STATED TASK A »
Translate into Spanish this sentence from the post on the Every Student Succeeds Act: "We know how important it is for our children to have excellent early learning opportunities."

EXTRACT TO READ »
Tag Archives: Proficiency

Every Student Succeeds Act is an Improvement

The House of Representatives passed a compromise bill – the Every Student Succeeds Act – by a bipartisan vote of 359-64. The Senate will vote on this next week and they will most likely pass this bill. This has been a long time coming. No Child Left Behind left us with labeling our schools, over testing our students, setting goals of obtaining 100% proficiency by certain dates and evaluating our teachers using test scores. No Child Left Behind did the opposite of what was the original intent of the bill; NCLB left many students behind. While teachers were teaching to an unrealistic test, teachers could not focus on the individual child, they lost control of their classrooms and the feds and the state dictated what teachers needed to do in order to be successful in their classrooms instead of letting teachers do what they already knew, how to teach our students!

I am happy that this bill has passed the House and we will have more local control, my question is how will our state use their new control? We already know what is needed here in Delaware and what is lacking in our classrooms; additional resources to address poverty, more resources in special education, especially kindergarten through 3rd grades, and funding for our ELL students. We know how important it is for our children to be able to read proficiency by third grade. We know how important it is for our children to have excellent early learning opportunities. I am hopeful our state will provide these things.

STATED TASK B »
Copy the records word for word, beginning at the line that contains "In the list" and stopping after the last line of the records.

RECORDED INFORMATION »
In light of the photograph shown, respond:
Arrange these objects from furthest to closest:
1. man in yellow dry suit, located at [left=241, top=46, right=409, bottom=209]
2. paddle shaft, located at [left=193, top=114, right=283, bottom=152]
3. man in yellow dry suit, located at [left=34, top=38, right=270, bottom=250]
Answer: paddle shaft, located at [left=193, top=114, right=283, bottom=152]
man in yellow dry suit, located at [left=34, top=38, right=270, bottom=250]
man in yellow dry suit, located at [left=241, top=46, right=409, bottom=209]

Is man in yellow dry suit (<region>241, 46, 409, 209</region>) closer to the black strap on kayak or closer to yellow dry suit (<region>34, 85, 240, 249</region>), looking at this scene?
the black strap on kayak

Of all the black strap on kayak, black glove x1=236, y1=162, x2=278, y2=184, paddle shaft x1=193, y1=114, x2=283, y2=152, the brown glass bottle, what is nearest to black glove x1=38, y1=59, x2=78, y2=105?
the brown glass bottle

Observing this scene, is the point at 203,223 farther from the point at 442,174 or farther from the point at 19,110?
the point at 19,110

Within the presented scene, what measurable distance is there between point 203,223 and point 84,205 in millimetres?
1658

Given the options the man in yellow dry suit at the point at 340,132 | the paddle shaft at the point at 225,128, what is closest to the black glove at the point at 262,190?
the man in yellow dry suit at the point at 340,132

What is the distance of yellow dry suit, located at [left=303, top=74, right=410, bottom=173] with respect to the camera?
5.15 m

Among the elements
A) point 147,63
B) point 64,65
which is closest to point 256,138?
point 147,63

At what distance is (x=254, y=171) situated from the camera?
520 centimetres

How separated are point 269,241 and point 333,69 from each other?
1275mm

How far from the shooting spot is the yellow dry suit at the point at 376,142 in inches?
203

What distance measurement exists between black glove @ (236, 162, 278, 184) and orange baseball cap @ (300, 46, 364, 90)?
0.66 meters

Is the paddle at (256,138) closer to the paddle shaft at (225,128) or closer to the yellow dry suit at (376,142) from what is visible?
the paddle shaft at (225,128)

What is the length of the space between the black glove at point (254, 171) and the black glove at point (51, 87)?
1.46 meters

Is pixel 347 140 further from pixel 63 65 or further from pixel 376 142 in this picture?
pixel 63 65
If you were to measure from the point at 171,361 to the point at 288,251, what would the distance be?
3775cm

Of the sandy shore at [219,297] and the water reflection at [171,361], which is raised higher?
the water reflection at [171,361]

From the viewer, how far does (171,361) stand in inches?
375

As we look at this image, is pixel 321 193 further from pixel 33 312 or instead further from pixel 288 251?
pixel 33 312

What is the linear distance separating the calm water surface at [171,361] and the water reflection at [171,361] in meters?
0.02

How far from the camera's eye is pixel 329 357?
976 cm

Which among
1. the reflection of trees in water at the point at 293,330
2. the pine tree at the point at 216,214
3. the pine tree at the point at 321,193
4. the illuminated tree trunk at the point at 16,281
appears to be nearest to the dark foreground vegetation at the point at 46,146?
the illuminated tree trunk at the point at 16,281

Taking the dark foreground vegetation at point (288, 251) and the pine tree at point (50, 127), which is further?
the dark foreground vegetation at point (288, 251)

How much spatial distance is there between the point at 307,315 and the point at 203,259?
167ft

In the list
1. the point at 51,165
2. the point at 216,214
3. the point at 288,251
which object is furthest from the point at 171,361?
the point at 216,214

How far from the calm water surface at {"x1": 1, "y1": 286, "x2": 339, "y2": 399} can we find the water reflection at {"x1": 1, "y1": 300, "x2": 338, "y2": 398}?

EXPECTED OUTPUT A »
Sabemos lo importante que es que nuestros niños tengan excelentes oportunidades de aprendizaje temprano.

EXPECTED OUTPUT B »
In the list
1. the point at 51,165
2. the point at 216,214
3. the point at 288,251
which object is furthest from the point at 171,361?
the point at 216,214

How far from the calm water surface at {"x1": 1, "y1": 286, "x2": 339, "y2": 399} can we find the water reflection at {"x1": 1, "y1": 300, "x2": 338, "y2": 398}?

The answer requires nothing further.